In the land of the Queen's English, where the egregious habit of splitting infinitives still excites periodic correspondence in the letters column of The Times, circumlocution and obfuscation still abound.

Fortunately, the Plain English Campaign and the National Consumer Council are attempting to clean up the language by awarding highly publicized Golden Bull statuettes to perpetrators of gobbledygook. Not surprisingly, British Airways was singled out for that aforementioned piece of bad prose that was culled from its Enterprise Holiday brochure.

The Birkenhead office of the Department of Health and Social Services, otherwise alluded to by one Fleet Street newspaper as the Department of Highly Suspect Syntax, took a prize for this letter about water charges:

1. Water Charges included.

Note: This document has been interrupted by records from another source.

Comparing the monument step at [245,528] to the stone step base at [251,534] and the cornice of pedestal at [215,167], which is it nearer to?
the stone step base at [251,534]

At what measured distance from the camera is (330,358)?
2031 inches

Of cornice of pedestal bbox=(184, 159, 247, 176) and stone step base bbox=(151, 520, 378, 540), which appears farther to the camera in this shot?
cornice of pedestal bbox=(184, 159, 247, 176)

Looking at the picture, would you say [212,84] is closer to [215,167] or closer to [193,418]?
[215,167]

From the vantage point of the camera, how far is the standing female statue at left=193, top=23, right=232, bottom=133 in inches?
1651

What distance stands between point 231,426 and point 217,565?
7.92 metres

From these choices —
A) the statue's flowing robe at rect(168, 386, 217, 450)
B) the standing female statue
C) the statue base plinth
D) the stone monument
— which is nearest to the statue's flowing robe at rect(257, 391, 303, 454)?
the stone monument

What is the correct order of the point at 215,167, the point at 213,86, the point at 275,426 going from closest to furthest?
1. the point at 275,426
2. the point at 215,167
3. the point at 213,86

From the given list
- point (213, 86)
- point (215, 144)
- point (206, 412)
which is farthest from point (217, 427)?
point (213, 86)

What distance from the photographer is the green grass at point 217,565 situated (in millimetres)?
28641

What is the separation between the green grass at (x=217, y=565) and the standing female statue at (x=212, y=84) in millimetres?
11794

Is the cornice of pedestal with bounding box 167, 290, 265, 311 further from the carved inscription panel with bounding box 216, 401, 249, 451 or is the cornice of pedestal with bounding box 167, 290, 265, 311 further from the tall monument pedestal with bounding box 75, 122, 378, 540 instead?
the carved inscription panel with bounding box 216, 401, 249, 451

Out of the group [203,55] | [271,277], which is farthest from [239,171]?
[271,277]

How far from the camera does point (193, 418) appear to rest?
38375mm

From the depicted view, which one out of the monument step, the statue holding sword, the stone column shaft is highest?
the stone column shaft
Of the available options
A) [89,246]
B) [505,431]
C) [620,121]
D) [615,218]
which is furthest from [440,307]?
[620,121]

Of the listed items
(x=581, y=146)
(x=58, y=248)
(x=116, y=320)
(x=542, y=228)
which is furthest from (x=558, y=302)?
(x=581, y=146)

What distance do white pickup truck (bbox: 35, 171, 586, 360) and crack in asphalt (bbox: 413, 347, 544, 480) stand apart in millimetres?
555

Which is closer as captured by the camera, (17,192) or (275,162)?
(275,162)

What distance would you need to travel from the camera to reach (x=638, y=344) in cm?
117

Water charges are included in the assessment where the claimant could not qualify for Supplementary Benefit if the water charges were not included.

2. Water charges excluded: Water charges are not included in the assessment where there is a Supplementary Benefit entitlement without them.

3. Housing Benefit Supplement: In calculating an ``excess income'' figure for housing benefit supplement cases the water charges are always included in the assessment.

I hope that you find this explanation satisfactory.

Briefer, but not necessarily more lucid, was a memorandum from the Equity and Law Life Assurance Society:

``Whereas there has been produced by the Society a Certificate of Birth of the within named . . . it is hereby declared that her Date of Birth is admitted to be 16th January 1933 anything within contained to the contrary notwithstanding.''


To the delight of the organizers of these awards, progress is being made in eradicating bureaucractic jargon.

The Inland Revenue, the Central Office of Information, and the Manpower Services Commission were among the organizations cited for the clarity of some of their work.